TASK DETAILS:
Number the lines from the first line of the rows down to the line containing "144L7 152H30V140L20 130H11L4", inclusive, as a list, skipping any blank lines.

DATA EXCERPTS:
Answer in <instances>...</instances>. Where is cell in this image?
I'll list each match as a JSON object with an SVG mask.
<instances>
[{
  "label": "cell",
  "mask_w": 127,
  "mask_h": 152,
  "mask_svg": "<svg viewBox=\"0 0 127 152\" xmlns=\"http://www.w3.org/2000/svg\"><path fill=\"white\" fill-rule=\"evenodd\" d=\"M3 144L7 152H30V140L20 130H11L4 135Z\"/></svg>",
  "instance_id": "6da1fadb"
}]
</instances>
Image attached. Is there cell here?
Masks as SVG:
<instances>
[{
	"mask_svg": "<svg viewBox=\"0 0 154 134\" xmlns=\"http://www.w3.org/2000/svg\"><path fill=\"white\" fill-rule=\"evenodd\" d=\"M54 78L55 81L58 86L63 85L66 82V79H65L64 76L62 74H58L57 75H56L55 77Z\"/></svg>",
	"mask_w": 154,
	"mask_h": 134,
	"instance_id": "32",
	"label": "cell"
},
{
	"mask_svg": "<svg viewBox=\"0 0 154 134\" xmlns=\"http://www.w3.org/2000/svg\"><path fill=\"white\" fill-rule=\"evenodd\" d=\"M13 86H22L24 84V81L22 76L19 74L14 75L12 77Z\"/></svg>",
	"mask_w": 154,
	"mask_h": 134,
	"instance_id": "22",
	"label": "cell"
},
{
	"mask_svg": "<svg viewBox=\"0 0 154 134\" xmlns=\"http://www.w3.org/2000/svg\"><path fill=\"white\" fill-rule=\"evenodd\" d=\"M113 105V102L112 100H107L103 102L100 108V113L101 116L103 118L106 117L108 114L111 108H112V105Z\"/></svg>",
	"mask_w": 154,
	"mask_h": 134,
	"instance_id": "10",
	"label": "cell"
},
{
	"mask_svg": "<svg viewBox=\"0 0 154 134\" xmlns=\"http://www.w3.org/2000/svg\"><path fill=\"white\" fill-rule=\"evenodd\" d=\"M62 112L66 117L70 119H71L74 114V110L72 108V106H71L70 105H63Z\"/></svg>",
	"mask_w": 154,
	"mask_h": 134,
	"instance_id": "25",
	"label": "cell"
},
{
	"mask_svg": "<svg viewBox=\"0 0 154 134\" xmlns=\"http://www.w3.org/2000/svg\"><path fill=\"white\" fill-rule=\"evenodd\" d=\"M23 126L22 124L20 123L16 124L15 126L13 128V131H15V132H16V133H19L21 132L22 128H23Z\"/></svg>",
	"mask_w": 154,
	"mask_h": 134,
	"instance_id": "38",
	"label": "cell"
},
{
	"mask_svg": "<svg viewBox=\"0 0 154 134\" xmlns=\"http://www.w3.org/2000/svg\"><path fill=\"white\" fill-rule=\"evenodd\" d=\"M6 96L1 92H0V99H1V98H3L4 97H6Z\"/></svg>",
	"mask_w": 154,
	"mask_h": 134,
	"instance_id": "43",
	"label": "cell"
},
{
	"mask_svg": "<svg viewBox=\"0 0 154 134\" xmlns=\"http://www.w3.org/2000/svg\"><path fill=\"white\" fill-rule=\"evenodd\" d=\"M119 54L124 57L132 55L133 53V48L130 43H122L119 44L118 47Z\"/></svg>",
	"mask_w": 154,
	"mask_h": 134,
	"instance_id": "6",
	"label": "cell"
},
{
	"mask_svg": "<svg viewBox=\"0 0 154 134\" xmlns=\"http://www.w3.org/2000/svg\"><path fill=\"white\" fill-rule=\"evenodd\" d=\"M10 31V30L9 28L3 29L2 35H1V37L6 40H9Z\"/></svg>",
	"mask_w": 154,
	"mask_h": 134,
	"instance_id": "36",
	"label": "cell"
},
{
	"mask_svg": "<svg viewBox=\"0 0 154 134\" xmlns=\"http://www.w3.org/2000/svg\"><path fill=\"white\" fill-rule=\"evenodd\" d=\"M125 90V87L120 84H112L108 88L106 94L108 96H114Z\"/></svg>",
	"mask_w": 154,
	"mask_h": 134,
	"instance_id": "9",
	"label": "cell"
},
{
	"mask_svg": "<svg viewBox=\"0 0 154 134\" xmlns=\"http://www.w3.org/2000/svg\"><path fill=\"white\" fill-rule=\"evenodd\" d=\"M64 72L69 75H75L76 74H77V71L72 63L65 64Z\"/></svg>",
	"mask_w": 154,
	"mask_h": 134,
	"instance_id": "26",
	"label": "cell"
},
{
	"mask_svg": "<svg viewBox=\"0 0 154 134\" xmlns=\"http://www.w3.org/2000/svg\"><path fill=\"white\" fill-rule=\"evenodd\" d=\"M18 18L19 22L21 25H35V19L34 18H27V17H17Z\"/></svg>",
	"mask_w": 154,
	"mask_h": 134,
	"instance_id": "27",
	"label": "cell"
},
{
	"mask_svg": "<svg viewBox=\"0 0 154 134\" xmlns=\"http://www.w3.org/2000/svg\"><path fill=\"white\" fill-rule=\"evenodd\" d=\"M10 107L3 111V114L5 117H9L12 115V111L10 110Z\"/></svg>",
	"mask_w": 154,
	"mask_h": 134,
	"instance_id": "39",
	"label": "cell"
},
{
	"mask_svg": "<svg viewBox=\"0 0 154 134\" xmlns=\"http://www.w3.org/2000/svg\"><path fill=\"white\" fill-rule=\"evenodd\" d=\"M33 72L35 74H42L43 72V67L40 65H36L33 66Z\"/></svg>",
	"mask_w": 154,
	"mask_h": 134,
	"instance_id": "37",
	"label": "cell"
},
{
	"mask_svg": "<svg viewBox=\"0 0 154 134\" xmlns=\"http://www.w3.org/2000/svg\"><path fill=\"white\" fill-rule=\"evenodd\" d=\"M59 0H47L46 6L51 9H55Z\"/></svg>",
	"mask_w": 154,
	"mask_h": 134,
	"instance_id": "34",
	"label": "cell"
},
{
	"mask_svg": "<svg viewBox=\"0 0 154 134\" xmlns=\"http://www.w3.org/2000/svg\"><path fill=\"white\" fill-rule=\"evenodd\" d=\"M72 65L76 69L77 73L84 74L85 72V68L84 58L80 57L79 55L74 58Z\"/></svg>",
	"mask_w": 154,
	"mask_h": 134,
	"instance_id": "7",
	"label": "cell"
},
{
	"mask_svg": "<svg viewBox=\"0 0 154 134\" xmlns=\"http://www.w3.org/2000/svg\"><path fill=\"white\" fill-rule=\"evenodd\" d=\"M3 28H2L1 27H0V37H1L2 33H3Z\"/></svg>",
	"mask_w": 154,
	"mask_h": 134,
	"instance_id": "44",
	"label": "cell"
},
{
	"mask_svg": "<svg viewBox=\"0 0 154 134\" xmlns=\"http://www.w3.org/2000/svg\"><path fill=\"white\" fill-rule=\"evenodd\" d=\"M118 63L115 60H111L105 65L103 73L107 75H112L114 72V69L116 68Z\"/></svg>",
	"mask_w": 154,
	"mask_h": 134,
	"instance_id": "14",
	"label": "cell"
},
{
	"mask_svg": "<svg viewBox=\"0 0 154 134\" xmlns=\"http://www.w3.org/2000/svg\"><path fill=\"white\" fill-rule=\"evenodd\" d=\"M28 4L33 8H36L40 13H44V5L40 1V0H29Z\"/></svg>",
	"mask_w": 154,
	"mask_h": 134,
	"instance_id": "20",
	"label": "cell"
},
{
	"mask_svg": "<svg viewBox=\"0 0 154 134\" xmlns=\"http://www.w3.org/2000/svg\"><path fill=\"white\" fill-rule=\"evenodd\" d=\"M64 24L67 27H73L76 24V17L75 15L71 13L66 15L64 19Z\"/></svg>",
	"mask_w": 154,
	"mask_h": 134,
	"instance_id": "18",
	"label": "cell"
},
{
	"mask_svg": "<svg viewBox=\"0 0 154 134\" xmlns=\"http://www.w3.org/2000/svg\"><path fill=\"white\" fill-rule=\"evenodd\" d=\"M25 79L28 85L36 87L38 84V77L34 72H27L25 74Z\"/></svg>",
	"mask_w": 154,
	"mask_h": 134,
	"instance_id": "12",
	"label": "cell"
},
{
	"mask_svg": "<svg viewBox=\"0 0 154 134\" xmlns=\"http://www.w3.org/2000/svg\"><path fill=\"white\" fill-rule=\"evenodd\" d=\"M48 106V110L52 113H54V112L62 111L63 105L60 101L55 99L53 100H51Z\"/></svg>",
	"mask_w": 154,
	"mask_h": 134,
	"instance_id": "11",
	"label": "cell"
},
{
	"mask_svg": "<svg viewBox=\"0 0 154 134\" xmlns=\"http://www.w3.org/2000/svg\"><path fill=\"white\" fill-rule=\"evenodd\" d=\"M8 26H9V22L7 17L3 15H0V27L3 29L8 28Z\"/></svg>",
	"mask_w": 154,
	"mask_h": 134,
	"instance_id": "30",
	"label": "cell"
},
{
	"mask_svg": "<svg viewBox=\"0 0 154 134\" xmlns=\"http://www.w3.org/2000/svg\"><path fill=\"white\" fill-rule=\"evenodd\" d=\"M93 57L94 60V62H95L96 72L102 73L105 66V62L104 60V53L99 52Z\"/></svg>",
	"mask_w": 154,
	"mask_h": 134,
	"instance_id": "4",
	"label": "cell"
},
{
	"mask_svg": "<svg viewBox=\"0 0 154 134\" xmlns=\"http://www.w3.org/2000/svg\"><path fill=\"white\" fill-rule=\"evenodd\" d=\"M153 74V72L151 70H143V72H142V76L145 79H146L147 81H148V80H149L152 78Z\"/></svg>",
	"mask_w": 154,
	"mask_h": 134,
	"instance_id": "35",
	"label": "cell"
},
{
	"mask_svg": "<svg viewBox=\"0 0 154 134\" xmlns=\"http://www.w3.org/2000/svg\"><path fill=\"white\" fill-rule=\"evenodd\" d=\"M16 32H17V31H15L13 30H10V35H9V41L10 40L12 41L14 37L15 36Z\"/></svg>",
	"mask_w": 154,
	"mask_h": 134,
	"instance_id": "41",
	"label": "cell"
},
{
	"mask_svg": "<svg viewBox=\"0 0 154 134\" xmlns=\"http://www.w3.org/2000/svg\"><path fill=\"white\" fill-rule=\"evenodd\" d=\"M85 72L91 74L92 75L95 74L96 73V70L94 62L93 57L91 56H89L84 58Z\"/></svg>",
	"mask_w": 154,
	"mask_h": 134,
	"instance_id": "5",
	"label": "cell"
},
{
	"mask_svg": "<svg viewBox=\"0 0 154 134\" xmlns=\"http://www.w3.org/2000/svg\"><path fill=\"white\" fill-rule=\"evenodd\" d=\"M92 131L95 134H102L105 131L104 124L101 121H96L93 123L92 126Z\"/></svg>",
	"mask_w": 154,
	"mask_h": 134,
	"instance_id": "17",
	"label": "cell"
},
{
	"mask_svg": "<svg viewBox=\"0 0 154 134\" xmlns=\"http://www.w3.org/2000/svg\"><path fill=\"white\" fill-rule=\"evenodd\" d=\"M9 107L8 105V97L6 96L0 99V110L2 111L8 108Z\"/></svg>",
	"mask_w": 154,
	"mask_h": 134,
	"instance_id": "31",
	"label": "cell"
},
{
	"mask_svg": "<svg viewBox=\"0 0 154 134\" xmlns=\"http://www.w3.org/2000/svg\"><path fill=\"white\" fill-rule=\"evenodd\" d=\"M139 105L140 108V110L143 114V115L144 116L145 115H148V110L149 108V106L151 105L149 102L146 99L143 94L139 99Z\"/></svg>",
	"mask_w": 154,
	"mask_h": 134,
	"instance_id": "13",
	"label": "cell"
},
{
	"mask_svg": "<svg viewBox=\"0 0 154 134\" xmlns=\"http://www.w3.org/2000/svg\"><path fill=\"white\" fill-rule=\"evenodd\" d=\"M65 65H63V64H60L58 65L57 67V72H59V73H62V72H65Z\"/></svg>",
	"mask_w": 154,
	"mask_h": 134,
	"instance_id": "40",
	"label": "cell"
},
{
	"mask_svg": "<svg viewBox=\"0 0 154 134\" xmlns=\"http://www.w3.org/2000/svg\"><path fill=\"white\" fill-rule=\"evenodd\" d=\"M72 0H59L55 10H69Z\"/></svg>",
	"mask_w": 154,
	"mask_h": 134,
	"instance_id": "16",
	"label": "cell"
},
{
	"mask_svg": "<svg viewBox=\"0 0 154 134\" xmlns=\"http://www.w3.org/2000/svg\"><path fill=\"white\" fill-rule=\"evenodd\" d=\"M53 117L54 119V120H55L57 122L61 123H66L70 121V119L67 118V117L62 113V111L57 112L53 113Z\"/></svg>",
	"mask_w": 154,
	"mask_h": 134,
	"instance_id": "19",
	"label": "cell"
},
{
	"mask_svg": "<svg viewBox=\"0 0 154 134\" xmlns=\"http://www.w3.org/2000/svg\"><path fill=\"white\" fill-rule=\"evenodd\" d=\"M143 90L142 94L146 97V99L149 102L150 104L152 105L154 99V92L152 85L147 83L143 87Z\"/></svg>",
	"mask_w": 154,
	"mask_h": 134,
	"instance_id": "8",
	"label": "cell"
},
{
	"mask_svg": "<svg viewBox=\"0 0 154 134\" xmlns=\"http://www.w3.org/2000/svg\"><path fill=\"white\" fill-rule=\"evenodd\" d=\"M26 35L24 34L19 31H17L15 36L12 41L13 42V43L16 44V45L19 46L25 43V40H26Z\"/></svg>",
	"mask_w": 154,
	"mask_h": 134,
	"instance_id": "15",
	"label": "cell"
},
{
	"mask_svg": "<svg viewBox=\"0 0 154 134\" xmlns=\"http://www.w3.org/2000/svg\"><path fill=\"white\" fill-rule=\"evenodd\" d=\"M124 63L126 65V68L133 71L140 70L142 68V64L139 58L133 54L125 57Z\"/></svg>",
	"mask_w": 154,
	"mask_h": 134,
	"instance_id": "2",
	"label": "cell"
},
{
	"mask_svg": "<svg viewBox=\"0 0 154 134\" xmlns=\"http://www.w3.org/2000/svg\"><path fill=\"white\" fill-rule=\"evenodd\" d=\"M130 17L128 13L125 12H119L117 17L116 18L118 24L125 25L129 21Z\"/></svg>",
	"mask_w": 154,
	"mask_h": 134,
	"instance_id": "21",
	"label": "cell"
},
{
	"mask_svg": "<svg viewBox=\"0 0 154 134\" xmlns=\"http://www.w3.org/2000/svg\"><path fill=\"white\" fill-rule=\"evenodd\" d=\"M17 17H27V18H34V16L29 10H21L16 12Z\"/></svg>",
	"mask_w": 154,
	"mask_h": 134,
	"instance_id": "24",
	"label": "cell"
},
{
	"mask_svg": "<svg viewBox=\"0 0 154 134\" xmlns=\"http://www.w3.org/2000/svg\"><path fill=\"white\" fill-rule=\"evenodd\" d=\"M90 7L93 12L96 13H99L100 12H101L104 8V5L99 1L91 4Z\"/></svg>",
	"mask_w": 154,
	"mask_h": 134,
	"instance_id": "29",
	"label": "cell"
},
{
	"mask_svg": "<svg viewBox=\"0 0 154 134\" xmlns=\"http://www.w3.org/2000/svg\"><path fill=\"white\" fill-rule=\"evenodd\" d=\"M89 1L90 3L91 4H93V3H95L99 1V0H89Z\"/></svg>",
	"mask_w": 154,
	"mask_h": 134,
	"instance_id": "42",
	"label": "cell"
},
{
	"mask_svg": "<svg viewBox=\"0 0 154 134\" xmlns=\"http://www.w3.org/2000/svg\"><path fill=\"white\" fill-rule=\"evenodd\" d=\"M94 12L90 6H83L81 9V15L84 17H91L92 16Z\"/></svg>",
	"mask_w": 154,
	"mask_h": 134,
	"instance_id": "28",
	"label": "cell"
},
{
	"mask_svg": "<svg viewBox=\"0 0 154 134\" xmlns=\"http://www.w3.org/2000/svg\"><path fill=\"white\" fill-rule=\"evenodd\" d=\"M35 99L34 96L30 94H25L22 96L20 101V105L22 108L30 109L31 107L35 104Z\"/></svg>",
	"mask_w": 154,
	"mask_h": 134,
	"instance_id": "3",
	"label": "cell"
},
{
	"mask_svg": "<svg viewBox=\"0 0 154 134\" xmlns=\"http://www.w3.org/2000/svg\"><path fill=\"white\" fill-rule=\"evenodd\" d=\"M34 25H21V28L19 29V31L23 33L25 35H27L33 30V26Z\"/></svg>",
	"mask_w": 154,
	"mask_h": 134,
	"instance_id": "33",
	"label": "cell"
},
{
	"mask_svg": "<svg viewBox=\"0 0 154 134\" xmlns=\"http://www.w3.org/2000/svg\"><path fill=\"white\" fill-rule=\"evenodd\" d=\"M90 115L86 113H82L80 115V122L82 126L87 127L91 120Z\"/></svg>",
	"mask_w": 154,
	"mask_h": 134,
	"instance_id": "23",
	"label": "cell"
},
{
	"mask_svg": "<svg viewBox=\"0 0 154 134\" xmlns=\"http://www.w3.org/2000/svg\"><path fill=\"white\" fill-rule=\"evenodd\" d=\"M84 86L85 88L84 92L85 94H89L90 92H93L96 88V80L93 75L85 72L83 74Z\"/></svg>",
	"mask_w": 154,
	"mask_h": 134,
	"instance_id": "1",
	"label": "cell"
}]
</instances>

THE RESULT:
1. Answer in <instances>...</instances>. Where is cell in this image?
2. I'll list each match as a JSON object with an SVG mask.
3. <instances>
4. [{
5.   "label": "cell",
6.   "mask_w": 127,
7.   "mask_h": 152,
8.   "mask_svg": "<svg viewBox=\"0 0 127 152\" xmlns=\"http://www.w3.org/2000/svg\"><path fill=\"white\" fill-rule=\"evenodd\" d=\"M3 144L7 152H30V140L20 130H11L4 135Z\"/></svg>",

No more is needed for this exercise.